__Exercise directions__: Find each line in the items below that contains the string "plant", and copy every such line in full.

== == ==

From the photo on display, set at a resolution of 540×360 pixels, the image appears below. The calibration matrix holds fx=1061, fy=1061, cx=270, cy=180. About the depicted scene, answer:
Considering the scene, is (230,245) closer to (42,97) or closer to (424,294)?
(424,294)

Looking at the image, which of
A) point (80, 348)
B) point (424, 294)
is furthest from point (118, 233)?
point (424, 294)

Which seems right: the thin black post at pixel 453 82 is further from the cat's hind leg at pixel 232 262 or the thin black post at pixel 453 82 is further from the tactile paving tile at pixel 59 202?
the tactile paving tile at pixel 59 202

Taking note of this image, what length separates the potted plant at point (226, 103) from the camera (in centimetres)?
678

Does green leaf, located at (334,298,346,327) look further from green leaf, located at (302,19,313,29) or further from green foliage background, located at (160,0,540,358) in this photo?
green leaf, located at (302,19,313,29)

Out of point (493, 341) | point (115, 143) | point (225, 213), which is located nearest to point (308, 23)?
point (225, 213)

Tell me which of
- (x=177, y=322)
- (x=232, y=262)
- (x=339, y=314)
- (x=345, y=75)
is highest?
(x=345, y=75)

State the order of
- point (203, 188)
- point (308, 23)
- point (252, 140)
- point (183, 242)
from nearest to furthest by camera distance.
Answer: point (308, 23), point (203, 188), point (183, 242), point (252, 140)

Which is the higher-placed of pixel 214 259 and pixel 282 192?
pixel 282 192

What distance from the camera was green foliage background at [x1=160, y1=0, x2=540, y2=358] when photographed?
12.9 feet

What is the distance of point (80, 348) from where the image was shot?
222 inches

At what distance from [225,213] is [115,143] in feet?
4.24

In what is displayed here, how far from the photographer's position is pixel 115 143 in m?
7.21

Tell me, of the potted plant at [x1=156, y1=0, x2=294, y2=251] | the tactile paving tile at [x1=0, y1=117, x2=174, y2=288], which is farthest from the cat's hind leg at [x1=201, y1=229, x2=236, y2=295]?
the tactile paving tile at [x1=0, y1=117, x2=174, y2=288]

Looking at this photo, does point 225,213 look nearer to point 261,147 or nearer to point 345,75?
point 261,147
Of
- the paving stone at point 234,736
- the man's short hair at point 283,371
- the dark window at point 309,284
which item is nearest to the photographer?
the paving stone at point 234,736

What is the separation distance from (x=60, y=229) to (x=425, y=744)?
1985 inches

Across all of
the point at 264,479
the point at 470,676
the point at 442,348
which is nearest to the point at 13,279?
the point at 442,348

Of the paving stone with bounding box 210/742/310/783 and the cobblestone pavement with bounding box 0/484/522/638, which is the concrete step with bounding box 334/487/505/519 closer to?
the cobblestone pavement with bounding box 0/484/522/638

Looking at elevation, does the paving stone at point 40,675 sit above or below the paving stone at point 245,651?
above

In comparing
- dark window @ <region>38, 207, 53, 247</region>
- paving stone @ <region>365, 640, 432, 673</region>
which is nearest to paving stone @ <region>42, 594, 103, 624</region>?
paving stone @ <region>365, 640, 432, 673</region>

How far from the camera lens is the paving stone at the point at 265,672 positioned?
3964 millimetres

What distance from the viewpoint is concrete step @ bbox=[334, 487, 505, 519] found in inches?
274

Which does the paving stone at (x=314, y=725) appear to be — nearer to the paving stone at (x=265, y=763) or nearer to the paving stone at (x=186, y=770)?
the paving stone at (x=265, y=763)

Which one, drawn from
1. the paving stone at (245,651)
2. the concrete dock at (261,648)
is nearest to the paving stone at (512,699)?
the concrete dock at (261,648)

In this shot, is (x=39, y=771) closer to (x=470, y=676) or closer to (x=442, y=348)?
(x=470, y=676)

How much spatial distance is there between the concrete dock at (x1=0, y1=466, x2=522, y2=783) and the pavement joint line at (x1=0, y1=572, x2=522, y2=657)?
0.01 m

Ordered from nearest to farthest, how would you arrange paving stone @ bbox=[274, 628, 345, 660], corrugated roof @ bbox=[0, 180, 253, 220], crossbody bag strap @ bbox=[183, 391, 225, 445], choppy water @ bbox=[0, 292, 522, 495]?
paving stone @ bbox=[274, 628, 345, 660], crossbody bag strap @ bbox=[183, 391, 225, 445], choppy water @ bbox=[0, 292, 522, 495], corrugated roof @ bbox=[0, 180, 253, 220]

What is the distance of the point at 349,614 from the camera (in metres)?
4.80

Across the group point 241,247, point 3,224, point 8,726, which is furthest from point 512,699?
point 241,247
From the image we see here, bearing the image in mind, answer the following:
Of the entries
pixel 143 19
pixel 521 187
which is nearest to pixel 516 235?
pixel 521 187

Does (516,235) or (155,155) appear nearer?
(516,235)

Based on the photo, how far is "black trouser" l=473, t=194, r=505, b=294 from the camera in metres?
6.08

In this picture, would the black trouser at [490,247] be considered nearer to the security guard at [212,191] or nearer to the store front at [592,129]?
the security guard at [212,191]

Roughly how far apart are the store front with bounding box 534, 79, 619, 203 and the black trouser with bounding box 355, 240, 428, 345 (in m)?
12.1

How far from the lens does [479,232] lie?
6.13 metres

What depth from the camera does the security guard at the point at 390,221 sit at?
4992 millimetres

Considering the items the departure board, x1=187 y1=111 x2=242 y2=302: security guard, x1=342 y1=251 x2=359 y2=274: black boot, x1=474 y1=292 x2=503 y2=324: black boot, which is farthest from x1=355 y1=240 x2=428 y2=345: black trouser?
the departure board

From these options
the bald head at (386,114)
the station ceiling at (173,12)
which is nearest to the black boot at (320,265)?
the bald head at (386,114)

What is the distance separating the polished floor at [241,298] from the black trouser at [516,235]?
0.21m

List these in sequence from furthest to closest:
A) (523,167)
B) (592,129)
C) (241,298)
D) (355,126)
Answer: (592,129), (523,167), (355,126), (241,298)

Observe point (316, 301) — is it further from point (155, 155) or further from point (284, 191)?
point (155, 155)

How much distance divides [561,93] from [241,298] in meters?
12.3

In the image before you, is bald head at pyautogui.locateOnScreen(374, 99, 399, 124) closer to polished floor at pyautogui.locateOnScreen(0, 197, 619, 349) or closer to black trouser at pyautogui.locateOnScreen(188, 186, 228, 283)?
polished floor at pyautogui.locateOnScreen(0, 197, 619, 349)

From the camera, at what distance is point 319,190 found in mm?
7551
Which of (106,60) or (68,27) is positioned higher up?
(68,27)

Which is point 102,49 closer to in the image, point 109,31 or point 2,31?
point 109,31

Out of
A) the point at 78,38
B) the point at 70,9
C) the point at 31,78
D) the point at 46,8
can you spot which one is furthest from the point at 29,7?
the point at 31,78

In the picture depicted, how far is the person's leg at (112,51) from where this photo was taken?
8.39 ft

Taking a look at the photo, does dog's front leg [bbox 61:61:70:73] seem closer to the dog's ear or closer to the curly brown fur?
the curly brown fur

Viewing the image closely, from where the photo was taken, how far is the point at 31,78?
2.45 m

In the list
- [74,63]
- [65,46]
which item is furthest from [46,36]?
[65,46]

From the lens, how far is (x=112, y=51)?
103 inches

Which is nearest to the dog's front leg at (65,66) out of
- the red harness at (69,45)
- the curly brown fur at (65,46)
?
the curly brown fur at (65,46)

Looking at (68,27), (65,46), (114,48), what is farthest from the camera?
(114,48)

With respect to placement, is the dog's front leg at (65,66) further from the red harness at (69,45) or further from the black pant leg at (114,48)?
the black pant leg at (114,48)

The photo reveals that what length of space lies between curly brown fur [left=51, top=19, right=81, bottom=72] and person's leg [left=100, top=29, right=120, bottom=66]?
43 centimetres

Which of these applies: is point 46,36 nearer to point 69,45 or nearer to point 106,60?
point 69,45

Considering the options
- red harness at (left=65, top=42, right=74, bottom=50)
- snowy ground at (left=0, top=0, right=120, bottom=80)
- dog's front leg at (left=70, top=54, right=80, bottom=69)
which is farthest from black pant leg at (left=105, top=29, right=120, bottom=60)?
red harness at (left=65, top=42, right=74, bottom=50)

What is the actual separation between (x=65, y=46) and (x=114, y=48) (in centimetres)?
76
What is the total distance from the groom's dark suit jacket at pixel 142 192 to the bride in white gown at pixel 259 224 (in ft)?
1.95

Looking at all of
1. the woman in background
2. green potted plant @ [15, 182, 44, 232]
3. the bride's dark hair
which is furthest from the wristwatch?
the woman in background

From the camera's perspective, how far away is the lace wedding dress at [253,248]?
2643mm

== == ==

__Result of the exercise__:
Taking note of this image, what length separates the potted plant at point (226, 103) from the camera (in centimetres)?
Tell me, of the potted plant at [x1=156, y1=0, x2=294, y2=251] | the tactile paving tile at [x1=0, y1=117, x2=174, y2=288], which is farthest from the cat's hind leg at [x1=201, y1=229, x2=236, y2=295]?
2. green potted plant @ [15, 182, 44, 232]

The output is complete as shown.